[Dataset items]
::::

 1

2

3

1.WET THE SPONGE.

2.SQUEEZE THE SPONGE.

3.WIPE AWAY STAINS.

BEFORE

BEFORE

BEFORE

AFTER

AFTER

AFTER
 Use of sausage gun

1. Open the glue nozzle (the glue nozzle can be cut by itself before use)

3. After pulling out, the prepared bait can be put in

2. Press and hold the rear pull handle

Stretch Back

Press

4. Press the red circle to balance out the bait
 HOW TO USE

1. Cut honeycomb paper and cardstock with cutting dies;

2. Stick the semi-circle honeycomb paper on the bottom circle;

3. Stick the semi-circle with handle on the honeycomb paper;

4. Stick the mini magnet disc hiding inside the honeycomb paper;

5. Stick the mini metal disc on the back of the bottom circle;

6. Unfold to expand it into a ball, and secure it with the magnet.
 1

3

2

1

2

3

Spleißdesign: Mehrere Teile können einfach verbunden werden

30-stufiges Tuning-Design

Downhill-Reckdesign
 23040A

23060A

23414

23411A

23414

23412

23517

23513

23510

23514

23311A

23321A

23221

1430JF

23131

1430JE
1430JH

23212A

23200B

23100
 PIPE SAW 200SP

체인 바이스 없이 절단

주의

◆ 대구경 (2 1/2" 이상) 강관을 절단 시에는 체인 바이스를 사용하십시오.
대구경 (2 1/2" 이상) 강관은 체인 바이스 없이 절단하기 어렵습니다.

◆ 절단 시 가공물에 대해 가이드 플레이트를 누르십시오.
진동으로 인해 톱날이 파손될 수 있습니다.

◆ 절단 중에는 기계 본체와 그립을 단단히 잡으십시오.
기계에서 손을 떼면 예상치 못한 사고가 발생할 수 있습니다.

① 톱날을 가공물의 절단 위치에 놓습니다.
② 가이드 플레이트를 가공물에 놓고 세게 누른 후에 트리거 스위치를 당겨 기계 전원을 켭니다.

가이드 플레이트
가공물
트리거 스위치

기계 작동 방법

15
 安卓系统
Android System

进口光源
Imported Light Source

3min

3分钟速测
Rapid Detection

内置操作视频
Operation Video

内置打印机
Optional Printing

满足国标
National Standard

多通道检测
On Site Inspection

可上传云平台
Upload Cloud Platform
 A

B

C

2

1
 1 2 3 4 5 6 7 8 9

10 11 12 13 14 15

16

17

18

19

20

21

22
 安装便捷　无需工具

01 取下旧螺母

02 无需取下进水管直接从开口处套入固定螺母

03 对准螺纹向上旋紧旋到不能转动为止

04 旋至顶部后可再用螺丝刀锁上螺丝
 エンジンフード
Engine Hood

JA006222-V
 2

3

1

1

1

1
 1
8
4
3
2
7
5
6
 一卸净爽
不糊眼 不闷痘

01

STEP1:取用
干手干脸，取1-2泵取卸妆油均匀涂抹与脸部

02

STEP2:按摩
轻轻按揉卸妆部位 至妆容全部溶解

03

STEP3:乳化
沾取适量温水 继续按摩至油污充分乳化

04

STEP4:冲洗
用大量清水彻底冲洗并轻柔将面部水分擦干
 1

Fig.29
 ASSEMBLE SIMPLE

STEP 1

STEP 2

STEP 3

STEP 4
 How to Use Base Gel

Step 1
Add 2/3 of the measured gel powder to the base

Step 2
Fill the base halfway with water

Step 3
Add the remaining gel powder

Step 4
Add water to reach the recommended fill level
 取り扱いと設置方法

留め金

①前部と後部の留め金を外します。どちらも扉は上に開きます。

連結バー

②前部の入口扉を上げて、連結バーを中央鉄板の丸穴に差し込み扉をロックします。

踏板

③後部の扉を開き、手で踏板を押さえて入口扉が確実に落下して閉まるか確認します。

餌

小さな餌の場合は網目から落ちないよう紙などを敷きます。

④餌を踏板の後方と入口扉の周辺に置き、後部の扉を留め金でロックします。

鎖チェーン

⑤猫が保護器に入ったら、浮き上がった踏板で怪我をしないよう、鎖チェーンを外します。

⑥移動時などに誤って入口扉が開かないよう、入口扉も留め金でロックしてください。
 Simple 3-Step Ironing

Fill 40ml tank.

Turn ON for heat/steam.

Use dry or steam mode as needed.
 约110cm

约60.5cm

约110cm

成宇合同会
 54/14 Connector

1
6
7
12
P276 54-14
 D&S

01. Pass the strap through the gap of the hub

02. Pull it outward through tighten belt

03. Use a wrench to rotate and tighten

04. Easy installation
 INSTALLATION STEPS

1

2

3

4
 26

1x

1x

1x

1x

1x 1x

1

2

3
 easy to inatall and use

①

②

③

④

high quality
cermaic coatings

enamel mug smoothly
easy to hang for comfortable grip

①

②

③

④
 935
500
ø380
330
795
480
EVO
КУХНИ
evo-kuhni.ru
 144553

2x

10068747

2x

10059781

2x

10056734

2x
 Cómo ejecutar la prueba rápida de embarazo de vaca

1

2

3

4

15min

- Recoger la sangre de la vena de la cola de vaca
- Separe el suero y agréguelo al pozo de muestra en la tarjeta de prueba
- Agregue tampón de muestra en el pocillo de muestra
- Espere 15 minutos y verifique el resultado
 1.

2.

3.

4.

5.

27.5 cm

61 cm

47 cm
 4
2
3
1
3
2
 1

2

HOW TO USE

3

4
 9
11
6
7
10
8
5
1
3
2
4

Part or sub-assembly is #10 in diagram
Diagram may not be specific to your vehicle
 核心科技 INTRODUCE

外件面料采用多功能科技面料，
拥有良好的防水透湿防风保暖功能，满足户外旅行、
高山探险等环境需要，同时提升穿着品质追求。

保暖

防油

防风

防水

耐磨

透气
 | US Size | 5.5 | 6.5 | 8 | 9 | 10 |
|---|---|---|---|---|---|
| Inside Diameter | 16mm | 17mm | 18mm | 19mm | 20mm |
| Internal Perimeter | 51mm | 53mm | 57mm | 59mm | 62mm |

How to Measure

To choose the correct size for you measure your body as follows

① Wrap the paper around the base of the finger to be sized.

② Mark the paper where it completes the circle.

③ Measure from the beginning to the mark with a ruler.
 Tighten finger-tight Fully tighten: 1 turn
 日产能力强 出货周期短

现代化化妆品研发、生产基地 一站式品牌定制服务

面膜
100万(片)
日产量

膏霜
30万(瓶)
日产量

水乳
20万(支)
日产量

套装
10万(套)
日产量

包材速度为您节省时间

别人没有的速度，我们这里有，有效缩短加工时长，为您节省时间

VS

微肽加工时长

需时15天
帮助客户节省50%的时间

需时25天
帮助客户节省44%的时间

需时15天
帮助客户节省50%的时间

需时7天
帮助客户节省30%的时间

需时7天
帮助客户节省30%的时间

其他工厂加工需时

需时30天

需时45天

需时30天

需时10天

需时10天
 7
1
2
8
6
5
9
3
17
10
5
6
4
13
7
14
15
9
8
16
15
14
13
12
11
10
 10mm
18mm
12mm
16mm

::::

Task item: Retype all of the records so that every line matches the original exactly.

Answer area:
 1

2

3

1.WET THE SPONGE.

2.SQUEEZE THE SPONGE.

3.WIPE AWAY STAINS.

BEFORE

BEFORE

BEFORE

AFTER

AFTER

AFTER
 Use of sausage gun

1. Open the glue nozzle (the glue nozzle can be cut by itself before use)

3. After pulling out, the prepared bait can be put in

2. Press and hold the rear pull handle

Stretch Back

Press

4. Press the red circle to balance out the bait
 HOW TO USE

1. Cut honeycomb paper and cardstock with cutting dies;

2. Stick the semi-circle honeycomb paper on the bottom circle;

3. Stick the semi-circle with handle on the honeycomb paper;

4. Stick the mini magnet disc hiding inside the honeycomb paper;

5. Stick the mini metal disc on the back of the bottom circle;

6. Unfold to expand it into a ball, and secure it with the magnet.
 1

3

2

1

2

3

Spleißdesign: Mehrere Teile können einfach verbunden werden

30-stufiges Tuning-Design

Downhill-Reckdesign
 23040A

23060A

23414

23411A

23414

23412

23517

23513

23510

23514

23311A

23321A

23221

1430JF

23131

1430JE
1430JH

23212A

23200B

23100
 PIPE SAW 200SP

체인 바이스 없이 절단

주의

◆ 대구경 (2 1/2" 이상) 강관을 절단 시에는 체인 바이스를 사용하십시오.
대구경 (2 1/2" 이상) 강관은 체인 바이스 없이 절단하기 어렵습니다.

◆ 절단 시 가공물에 대해 가이드 플레이트를 누르십시오.
진동으로 인해 톱날이 파손될 수 있습니다.

◆ 절단 중에는 기계 본체와 그립을 단단히 잡으십시오.
기계에서 손을 떼면 예상치 못한 사고가 발생할 수 있습니다.

① 톱날을 가공물의 절단 위치에 놓습니다.
② 가이드 플레이트를 가공물에 놓고 세게 누른 후에 트리거 스위치를 당겨 기계 전원을 켭니다.

가이드 플레이트
가공물
트리거 스위치

기계 작동 방법

15
 安卓系统
Android System

进口光源
Imported Light Source

3min

3分钟速测
Rapid Detection

内置操作视频
Operation Video

内置打印机
Optional Printing

满足国标
National Standard

多通道检测
On Site Inspection

可上传云平台
Upload Cloud Platform
 A

B

C

2

1
 1 2 3 4 5 6 7 8 9

10 11 12 13 14 15

16

17

18

19

20

21

22
 安装便捷　无需工具

01 取下旧螺母

02 无需取下进水管直接从开口处套入固定螺母

03 对准螺纹向上旋紧旋到不能转动为止

04 旋至顶部后可再用螺丝刀锁上螺丝
 エンジンフード
Engine Hood

JA006222-V
 2

3

1

1

1

1
 1
8
4
3
2
7
5
6
 一卸净爽
不糊眼 不闷痘

01

STEP1:取用
干手干脸，取1-2泵取卸妆油均匀涂抹与脸部

02

STEP2:按摩
轻轻按揉卸妆部位 至妆容全部溶解

03

STEP3:乳化
沾取适量温水 继续按摩至油污充分乳化

04

STEP4:冲洗
用大量清水彻底冲洗并轻柔将面部水分擦干
 1

Fig.29
 ASSEMBLE SIMPLE

STEP 1

STEP 2

STEP 3

STEP 4
 How to Use Base Gel

Step 1
Add 2/3 of the measured gel powder to the base

Step 2
Fill the base halfway with water

Step 3
Add the remaining gel powder

Step 4
Add water to reach the recommended fill level
 取り扱いと設置方法

留め金

①前部と後部の留め金を外します。どちらも扉は上に開きます。

連結バー

②前部の入口扉を上げて、連結バーを中央鉄板の丸穴に差し込み扉をロックします。

踏板

③後部の扉を開き、手で踏板を押さえて入口扉が確実に落下して閉まるか確認します。

餌

小さな餌の場合は網目から落ちないよう紙などを敷きます。

④餌を踏板の後方と入口扉の周辺に置き、後部の扉を留め金でロックします。

鎖チェーン

⑤猫が保護器に入ったら、浮き上がった踏板で怪我をしないよう、鎖チェーンを外します。

⑥移動時などに誤って入口扉が開かないよう、入口扉も留め金でロックしてください。
 Simple 3-Step Ironing

Fill 40ml tank.

Turn ON for heat/steam.

Use dry or steam mode as needed.
 约110cm

约60.5cm

约110cm

成宇合同会
 54/14 Connector

1
6
7
12
P276 54-14
 D&S

01. Pass the strap through the gap of the hub

02. Pull it outward through tighten belt

03. Use a wrench to rotate and tighten

04. Easy installation
 INSTALLATION STEPS

1

2

3

4
 26

1x

1x

1x

1x

1x 1x

1

2

3
 easy to inatall and use

①

②

③

④

high quality
cermaic coatings

enamel mug smoothly
easy to hang for comfortable grip

①

②

③

④
 935
500
ø380
330
795
480
EVO
КУХНИ
evo-kuhni.ru
 144553

2x

10068747

2x

10059781

2x

10056734

2x
 Cómo ejecutar la prueba rápida de embarazo de vaca

1

2

3

4

15min

- Recoger la sangre de la vena de la cola de vaca
- Separe el suero y agréguelo al pozo de muestra en la tarjeta de prueba
- Agregue tampón de muestra en el pocillo de muestra
- Espere 15 minutos y verifique el resultado
 1.

2.

3.

4.

5.

27.5 cm

61 cm

47 cm
 4
2
3
1
3
2
 1

2

HOW TO USE

3

4
 9
11
6
7
10
8
5
1
3
2
4

Part or sub-assembly is #10 in diagram
Diagram may not be specific to your vehicle
 核心科技 INTRODUCE

外件面料采用多功能科技面料，
拥有良好的防水透湿防风保暖功能，满足户外旅行、
高山探险等环境需要，同时提升穿着品质追求。

保暖

防油

防风

防水

耐磨

透气
 | US Size | 5.5 | 6.5 | 8 | 9 | 10 |
|---|---|---|---|---|---|
| Inside Diameter | 16mm | 17mm | 18mm | 19mm | 20mm |
| Internal Perimeter | 51mm | 53mm | 57mm | 59mm | 62mm |

How to Measure

To choose the correct size for you measure your body as follows

① Wrap the paper around the base of the finger to be sized.

② Mark the paper where it completes the circle.

③ Measure from the beginning to the mark with a ruler.
 Tighten finger-tight Fully tighten: 1 turn
 日产能力强 出货周期短

现代化化妆品研发、生产基地 一站式品牌定制服务

面膜
100万(片)
日产量

膏霜
30万(瓶)
日产量

水乳
20万(支)
日产量

套装
10万(套)
日产量

包材速度为您节省时间

别人没有的速度，我们这里有，有效缩短加工时长，为您节省时间

VS

微肽加工时长

需时15天
帮助客户节省50%的时间

需时25天
帮助客户节省44%的时间

需时15天
帮助客户节省50%的时间

需时7天
帮助客户节省30%的时间

需时7天
帮助客户节省30%的时间

其他工厂加工需时

需时30天

需时45天

需时30天

需时10天

需时10天
 7
1
2
8
6
5
9
3
17
10
5
6
4
13
7
14
15
9
8
16
15
14
13
12
11
10
 10mm
18mm
12mm
16mm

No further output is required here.